**Problem to work on**
Below are the lines to check; count those holding the string "final" and give only the number.

Items from a dataset:
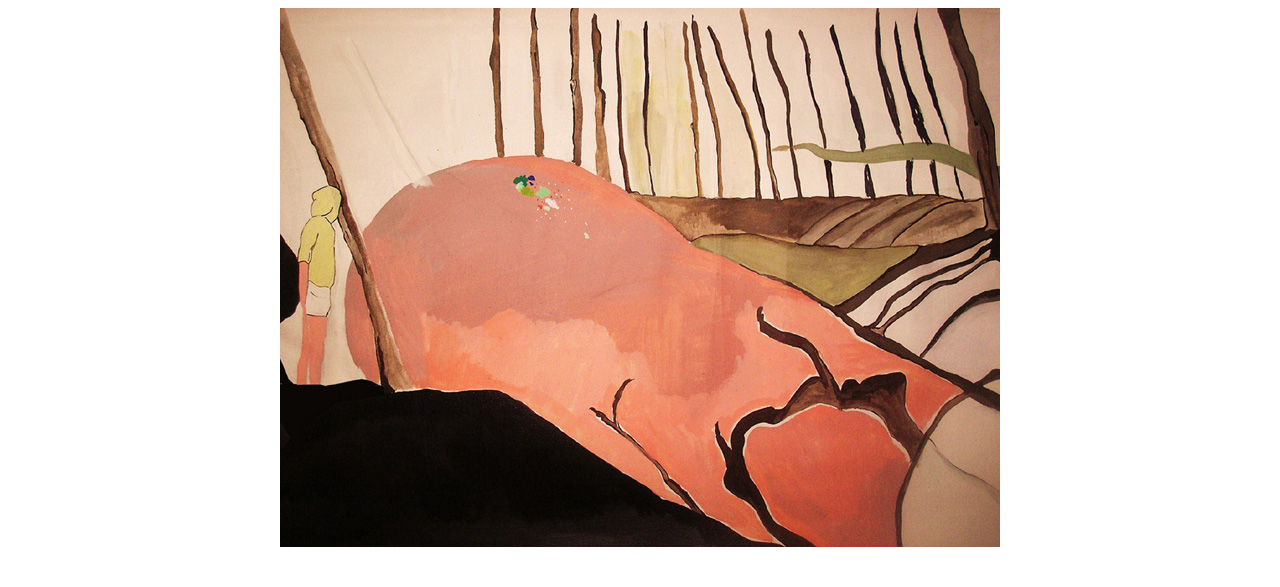

--- FILE ---
content_type: text/html
request_url: http://stefyrivas.com.ar/paintings/whattheforestsay.htm
body_size: 260
content:
<html>

<head>
<meta http-equiv="Content-Type" content="text/html; charset=windows-1252">
<title>Stefy Rivas, Paintings</title>
</head>

<body>

<p align="center">
<img border="0" src="whattheforestsays_720.jpg" width="720" height="539"></p>

</body>

</html>
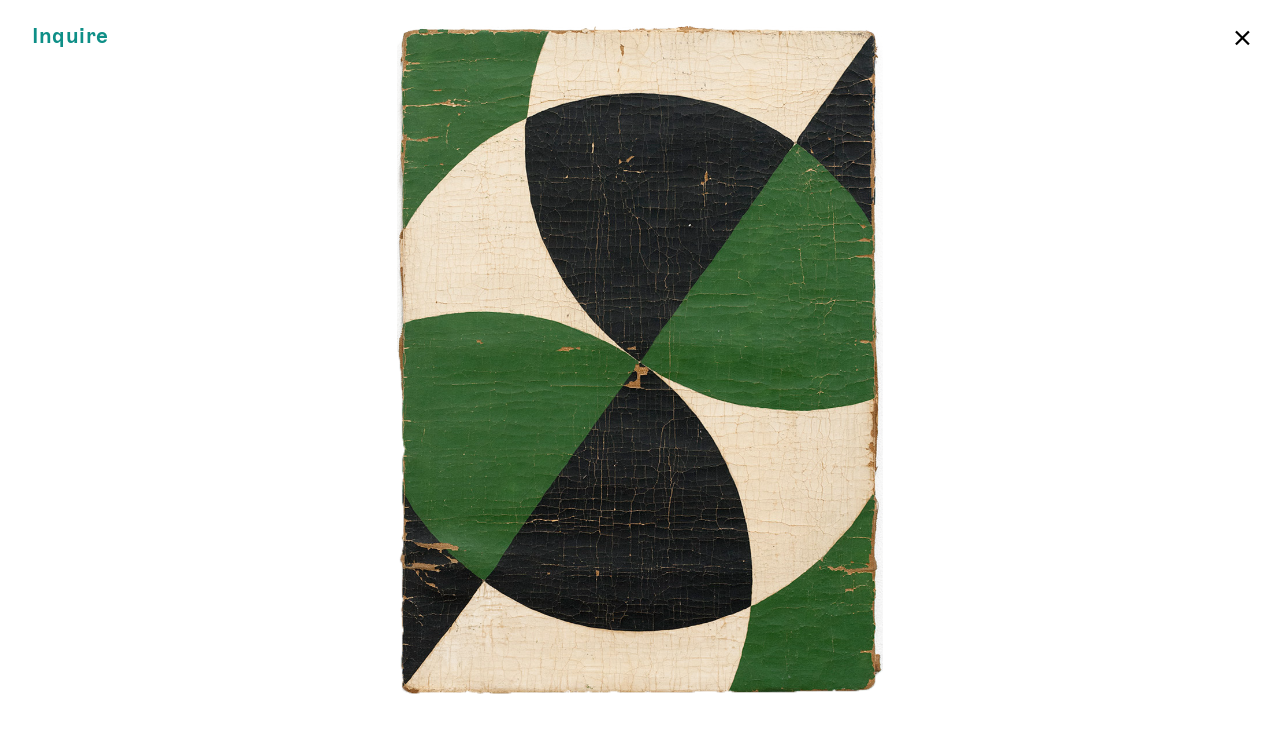

--- FILE ---
content_type: text/html; charset=UTF-8
request_url: https://jamesfuentes.online/dan-levenson/works/sira-ku-nzli-copy
body_size: 2050
content:

<!DOCTYPE html>
<html lang="en">
<head>
  <meta charset="UTF-8">
  <meta name="viewport" content="width=device-width, initial-scale=1.0, maximum-scale=1.0">
  <meta name="description" content="Founded in 2007 on the Lower East Side, James Fuentes is a contemporary art gallery that presents emerging, mid-career, and established artists and seeks to contextualize their work within a broader cultural and historical context. The gallery represents artists working across all media, including film, video, sound, performance, painting, sculpture, new media, and installation. Our interdisciplinary approach highlights the social and cross-generational diversity of the artists we work with and the historical significance of their work.">
  <meta http-equiv="X-UA-Compatible" content="ie=edge">
  <title>James Fuentes Online | Sira Künzli</title>
  <meta property="og:title" content="James Fuentes Online | Sira Künzli" />
  <meta property="og:type" content="art" />
  <meta property="og:url" content="https://jamesfuentes.online/dan-levenson/sira-ku-nzli-copy" />
  <meta property="og:image" content="- sira-kunzli-cropped-final.png" />
  <script src="https://ajax.googleapis.com/ajax/libs/jquery/3.4.1/jquery.min.js"></script>
  <link rel="icon" href="https://jamesfuentes.online/favicon.ico" type="image/ico" sizes="16x16">
  <link href="https://jamesfuentes.online/assets/css/bundle.css?v=060922" rel="stylesheet">  <script src="https://jamesfuentes.online/assets/js/bundle.js"></script>  <!-- <script src='/ovc/counter.js'></script> -->
  <script src='/chat/chat.js'></script>
  <!-- Global site tag (gtag.js) - Google Analytics -->
  <script async src="https://www.googletagmanager.com/gtag/js?id=UA-164231429-1"></script>
  <script>
    window.dataLayer = window.dataLayer || [];
    function gtag(){dataLayer.push(arguments);}
    gtag('js', new Date());
    gtag('config', 'UA-164231429-1');
  </script>
</head>
<body class="artwork">

  <header>
          <a class="inquire" href="../works/sira-ku-nzli-copy" data-modal="inquire" data-title="Sira Künzli" data-artist="Dan Levenson" data-exhibition="Dan Levenson: Artworks and Objects from the SKZ" data-exurl="https://jamesfuentes.online/dan-levenson">Inquire</a>
      <div class="close light">
        <a href="https://jamesfuentes.online/dan-levenson">×</a>
      </div>
      </header>

  <div id="grid">
    <div class="inner">
      <div class="col"></div>
      <div class="col"></div>
      <div class="col"></div>
      <div class="col"></div>
      <div class="col"></div>
      <div class="col"></div>
      <div class="col"></div>
      <div class="col"></div>
    </div>
  </div>


<div id="container">

  <section class="detail top">
    <figure>
      <img alt="" src="https://jamesfuentes.online/media/pages/dan-levenson/sira-ku-nzli-copy/4804a6a6a0-1663179444/sira-kunzli-cropped-final-1440x-q90.png">
    </figure>
      </section>

  
  
  <div class="column_wrapper">
    
      </div>

</div>

<div class="modal" id="inquire_modal" aria-hidden="true">
  <div id="inquire_header">
  <div class="logotype">
    <a href="https://jamesfuentes.online"><span class="upper">James Fuentes</span> Online</a>
  </div>
  <div class="close light">
    <a href="#">×</a>
  </div>
</div>
<div id="form_wrapper">
  <div id="work">

  </div>
  <div id="form">
    <div class="upper heading">Inquiry Form</div>
              <form method="POST" action="https://jamesfuentes.online/dan-levenson/sira-ku-nzli-copy" id="inquiry">
          <div class="name row">
            <input type="text" name="firstname" id="FNAME" placeholder="FIRST NAME" value="">
            <input type="text" name="lastname" id="LNAME" placeholder="LAST NAME" value="">
          </div>
          <input type="text" name="email" id="EMAIL" placeholder="EMAIL"  value="" required>
          <input type="hidden" name="artworkcaption" id="artworkcaption" value="">
          <input type="hidden" name="artworkurl" id="artworkurl" value="">
          <input type="hidden" name="artwork" id="artwork" value="">
          <input type="hidden" name="artist" id="artist" value="">
          <input type="hidden" name="exhibition" id="exhibition" value="">
          <textarea name="note" id="note" placeholder="NOTE (OPTIONAL)" value=""></textarea>
          <input type="hidden" name="csrf_token" value="b537a4747274184e8af23d9273fa96aa61b97913df34ec42edc0baadf22d496e">          <input type="text" name="website" class="uniform__potty" tabindex="-1" autocomplete="off">          <button type="button" name="submit" id="submit" value="Submit">Submit</button>
      </form>
      </div>
</div>
</div>

  <footer>
    <div id="chat" class="closed fixed">
  <div class="visitor_msg" id="ovc">
  </div>
  <div class="message_area">
    <div id="chat_area">
    </div>
    <div class="message close light" role="button">
      <a href="#">×</a>
    </div>
    <form id="send_message_area">
      <textarea class="light" id="send_msg" maxlength="60" placeholder="Type here …" rows="1"></textarea>
      <button type="button" value="submit">
        Send
      </button>
    </form>
  </div>
  <!-- <div class="enter" role="button">
    <a href="#">Enter Chat Room</a>
  </div> -->
  <div class="minimize close light" role="button">
    <a href="#">×</a>
  </div>
  <div class="expand_chat" role="button">
    <a href="#">Chat Room</a>
  </div>
  <form id="username">
    <input id="name" type="text" name="username" maxlength="14" placeholder="Enter a username" required>
    <div class="cancel" role="button">
      <a class="light" href="#">×</a>
    </div>
    <button type="button" value="submit">
      Enter
    </button>
  </form>
</div>
  </footer>
  <!-- <script src="http://localhost:35729/livereload.js"></script> -->
</body>
</html>
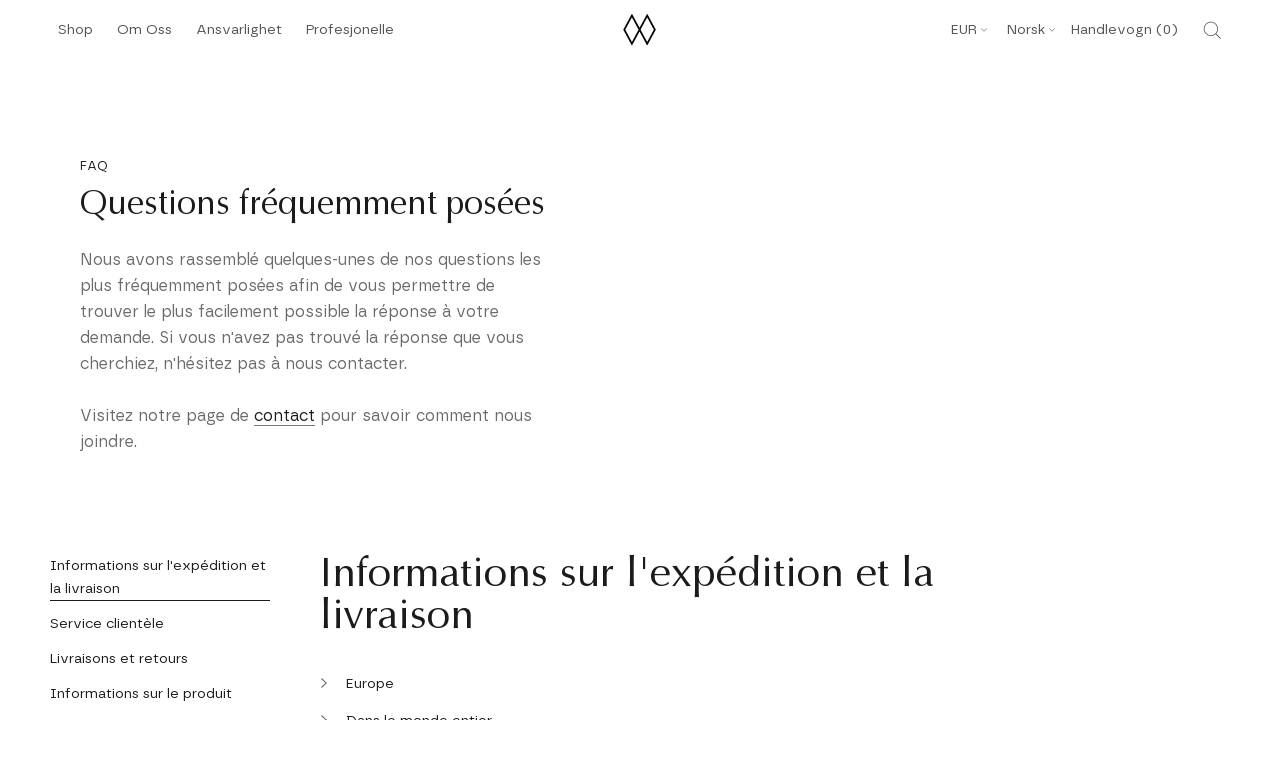

--- FILE ---
content_type: text/html; charset=utf-8
request_url: https://sapi.negate.io/script
body_size: -384
content:
2dKNlMoM71m/+ZzVCTUz84zq7/L8UjiEQII60DSxfvV+KIAgnHtvWoYfIRVfc1U+PGPB8uHWc66QoV9p/k/pLew=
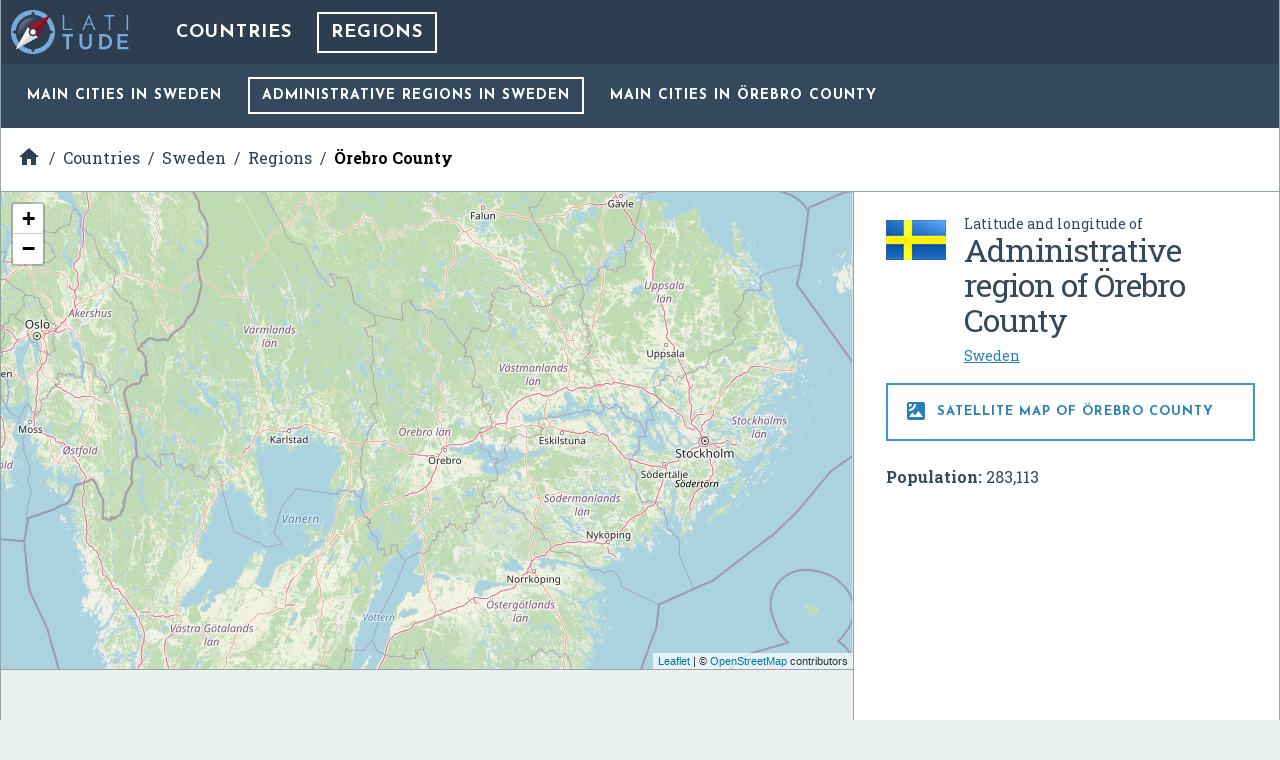

--- FILE ---
content_type: text/html; charset=utf-8
request_url: https://www.google.com/recaptcha/api2/aframe
body_size: 265
content:
<!DOCTYPE HTML><html><head><meta http-equiv="content-type" content="text/html; charset=UTF-8"></head><body><script nonce="RuKs-0ihorWmrXa72RApVg">/** Anti-fraud and anti-abuse applications only. See google.com/recaptcha */ try{var clients={'sodar':'https://pagead2.googlesyndication.com/pagead/sodar?'};window.addEventListener("message",function(a){try{if(a.source===window.parent){var b=JSON.parse(a.data);var c=clients[b['id']];if(c){var d=document.createElement('img');d.src=c+b['params']+'&rc='+(localStorage.getItem("rc::a")?sessionStorage.getItem("rc::b"):"");window.document.body.appendChild(d);sessionStorage.setItem("rc::e",parseInt(sessionStorage.getItem("rc::e")||0)+1);localStorage.setItem("rc::h",'1769056512214');}}}catch(b){}});window.parent.postMessage("_grecaptcha_ready", "*");}catch(b){}</script></body></html>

**Result for this task**
2